Tuesday, May 19, 2015

Down on docs


A telling thing happened at the library on Friday night.

I was meeting the rest of my family and my mother-in-law, in town from Tasmania, for an early dinner on the main commercial drag of North Melbourne. Instead of coming home first, I met them there after work, but got there a good 30 minutes before they did. So I used the opportunity to browse leisurely through the movies at the library, instead of having to do it quickly while frantically looking over my shoulder to make sure one of my children wasn't destroying something or crawling out the door. (Or, walking out the door, these days.)

I did a bunch of that methodical finger flipping through the boxes -- you know, the kind made famous as a method of browsing used CDs back in the day. But when I came to the documentary section I stopped.

"Nah," I thought. "Not worth it."

As in, there could not possibly be any documentaries I would be interested in borrowing.

It's not something I would have consciously admitted to myself before this incident, but when it happened, it became abundantly clear what kind of fiction phase I'm in right now. In fact, the last documentary I watched was way back at the beginning of February, more than three months ago. But so total has my recent dismissal of documentaries been that I was at first convinced that I hadn't seen one since before I closed my 2014 movie list, when I watched the Nick Cave doc 20,000 Days on Earth on January 14th. Then I found Dear Zachary: A Letter to a Son About His Father on February 6th, making my drought seem just a tad less staggering.

It's not like I'm down there with your average viewer, who watches fewer than one documentary a year. But considering how I used to program documentaries as part of my regular viewing habits -- probably on the order of at least one per month -- it seems like more than just a scheduling quirk. This is a pattern forming.

It's not like access to docs is hard for me right now or anything. I've got a ton on my Netflix queue that I mean to see -- eventually.

But "eventually" has been a timeframe I've found a hard time reaching lately.

I'm not sure exactly what it is, but I do have some theories. That Netflix queue is part of it. Now that Netflix shows a sprawl of recent documentary arrivals on the home page, and most of them are ones I have never heard of, I'm finding it harder to determine what's considered a "legitimate" documentary. Now that the means of delivery of all movies has changed so radically, that's even more the case with the documentary, which has never been a cinematic stalwart in the best of times. With more documentaries premiering on TV or online, it's hard to distinguish what is a "real documentary" and what might just be a "television program." I try to observe that separation of church and state (TV and movies) on the lists I keep, and a movie that doesn't easily categorize itself questions my sense of order. (Of course, most people would say you should just watch a non-fiction program whose subject matter interests you, and not worry about whether it neatly fits into the taxonomy of programming types.)

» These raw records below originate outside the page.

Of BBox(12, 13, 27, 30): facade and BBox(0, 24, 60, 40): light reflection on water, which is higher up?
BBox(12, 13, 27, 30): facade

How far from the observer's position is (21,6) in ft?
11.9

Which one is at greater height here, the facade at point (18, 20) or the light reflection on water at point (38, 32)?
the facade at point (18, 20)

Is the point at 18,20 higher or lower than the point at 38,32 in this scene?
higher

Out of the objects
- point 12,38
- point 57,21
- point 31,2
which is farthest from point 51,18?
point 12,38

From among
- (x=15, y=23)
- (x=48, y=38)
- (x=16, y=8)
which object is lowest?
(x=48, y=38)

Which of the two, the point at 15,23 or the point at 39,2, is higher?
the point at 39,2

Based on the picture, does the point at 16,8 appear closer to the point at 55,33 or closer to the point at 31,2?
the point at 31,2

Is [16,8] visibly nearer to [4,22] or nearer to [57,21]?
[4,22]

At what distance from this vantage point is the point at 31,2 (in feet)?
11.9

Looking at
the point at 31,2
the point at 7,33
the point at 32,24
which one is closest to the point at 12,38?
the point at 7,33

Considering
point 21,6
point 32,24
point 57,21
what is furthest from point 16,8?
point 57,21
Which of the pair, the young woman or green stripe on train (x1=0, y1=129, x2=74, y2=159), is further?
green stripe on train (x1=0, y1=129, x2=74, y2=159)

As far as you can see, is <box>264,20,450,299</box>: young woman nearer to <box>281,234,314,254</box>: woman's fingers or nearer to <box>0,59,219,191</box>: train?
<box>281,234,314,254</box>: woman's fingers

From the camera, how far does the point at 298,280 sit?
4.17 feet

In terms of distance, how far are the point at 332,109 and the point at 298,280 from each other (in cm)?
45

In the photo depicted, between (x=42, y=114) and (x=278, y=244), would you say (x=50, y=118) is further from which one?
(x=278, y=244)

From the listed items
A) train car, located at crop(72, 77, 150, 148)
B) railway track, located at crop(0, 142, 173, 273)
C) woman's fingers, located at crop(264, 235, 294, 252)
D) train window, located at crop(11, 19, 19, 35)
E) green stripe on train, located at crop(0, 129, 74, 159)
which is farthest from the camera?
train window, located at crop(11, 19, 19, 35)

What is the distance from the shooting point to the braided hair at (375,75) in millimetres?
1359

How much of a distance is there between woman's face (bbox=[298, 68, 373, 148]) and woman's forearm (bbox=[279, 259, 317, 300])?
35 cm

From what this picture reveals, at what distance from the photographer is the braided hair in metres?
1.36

But I'm betting that the bigger factor is that I'm into escapism lately. That may be a rather obvious statement to make about a cinephile -- our need for escapism is what causes us to become cinephiles in the first place -- but I'm feeling the truth of it more than usual. Documentaries, by their structure and often their subject matter, can feel like work more than an escape from work.

Or perhaps I'm still reeling from the documentary that felt most like work of any I've seen in ages -- the one that came right before 20,000 Days on Earth. That was Particle Fever, whose poster has the honor -- or in this case dishonor -- of adorning this post. Who would have thought that a movie about something inherently awesome -- the Hadron super collider -- could be so deathly boring? Okay okay ... maybe it was our fault for thinking it wouldn't be.

Well, as I like to do in these pessimistic posts, I'll end with a vow -- a vow to aggressively force some non-fiction filmmaking back on my schedule. Because there are some docs out there that have been tantalizing me for a while -- I just have to let them come to the forefront. I just have to let them get "thrown on." There's the 2013 film The Institute, to name one. I understand I'm supposed to know as little as possible about it going in. Hey, that sounds like a good fiction film!